【中倉’Voice】得点力、スピード、フィジカルと三拍子そろったアカデミーのエース。前田一翔のJ1でのチャレンジが始まる
逞しくなった。それが記者会見での率直な印象だった。
昨年、トップチームの一員としてルヴァンカップ、天皇杯に出場した時も体幹の強さが窺える逞しい上半身が印象に残ったが、この1年間で鍛えられた身体がより精悍に見えた。
「去年のルヴァンカップの鹿島アントラーズ戦で、代表クラスのセンターバックと対峙した時にフィジカルの差をすごく感じたので筋トレで鍛えた」(前田一翔)
一回り絞りこまれたように見える体躯も体重は2kg増。戦える身体に鍛え上げてきた。
それは数字にも表れている。現在、アビスパU-18(以下U-18)が戦っている高円宮杯 JFA U-18 プリンスリーグ九州では、第10節を終えて(8/24現在)11得点を挙げて得点ランキング1位。首位を走るチームの中心選手として得点を量産しているほか、今夏に行われた第48回 日本クラブユースサッカー選手権(U-18)大会でも3得点を挙げて、U-18の6年ぶりのベスト4進出に大きく貢献した。
その得点力が彼のストロングポイントであることは間違いないが、それも含めて彼が持つトータルの能力の高さが評価されたことがトップチーム昇格内定に繋がった。柳田強化部長は次のように話す。
「ドリブル突破、相手との駆け引きからディフェンスラインの背後を突いてのフィニッシュ、クロスへの飛び込み等々、様々な得点の形を持っている選手。守備に関しても非常に献身的に行うことができる。身体的な特徴に関して言えばスピードが非常にあり、スプリントを繰り返す力というものも非常に長けている。加えてフィジカルコンタクトも非常に強く、身体を当てることを厭わない選手。高校年代ではトップレベルの力を持っている」
併せて、福岡の町に笑顔と活力を生み出すことも期待されている。「彼は地元クラブ出身の選手。今も既に(前田)一翔選手がU-18で活躍していることを喜んでくださっている指導者の方々や応援してくださる方々が、いっぱいいるというふうに聞いている。プロ入り後も、そういう方々に喜んでもらえるような選手になってもらいたい」と続けるのは柳田部長。本人も「城後選手のようにアビスパを背負っていく選手に自分もなれればいい」と話す。
また、先日行われたパリ五輪のサッカーを見て「自分も4年後のロス五輪に出たいなと刺激を受けた」とも。「プロ1年目から試合に絡んで得点を決める、得点に絡む、そんな選手になりたい」と意気込みを口にする。
しかし、その前にU-18所属の選手としての仕事が残っている。
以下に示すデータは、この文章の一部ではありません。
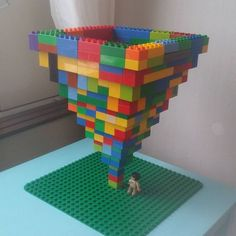 A Duplo Lego tornado sculpture. Lego art at its finest! Math Patterns, Lego Challenge, Lego Club, Lego Craft, Lego For Kids, Lego Storage, Lego Instructions, Lego Building, Lego Brick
それはU-18年代の最高峰の舞台である「高円宮杯 JFA U-18 サッカープレミアリーグ」にチームを昇格させることだ。
「U-18は、現在、プレミアリーグ昇格に向けて戦っているが、何としてもプレミアリーグに昇格させてからトップチームに来るように。そこはもう必ず成し遂げてもらいたい」(柳田強化部長)
U-18の今年一番の目標を達成し、さらに逞しさを増してプロの世界に飛び込んでくることを期待したい。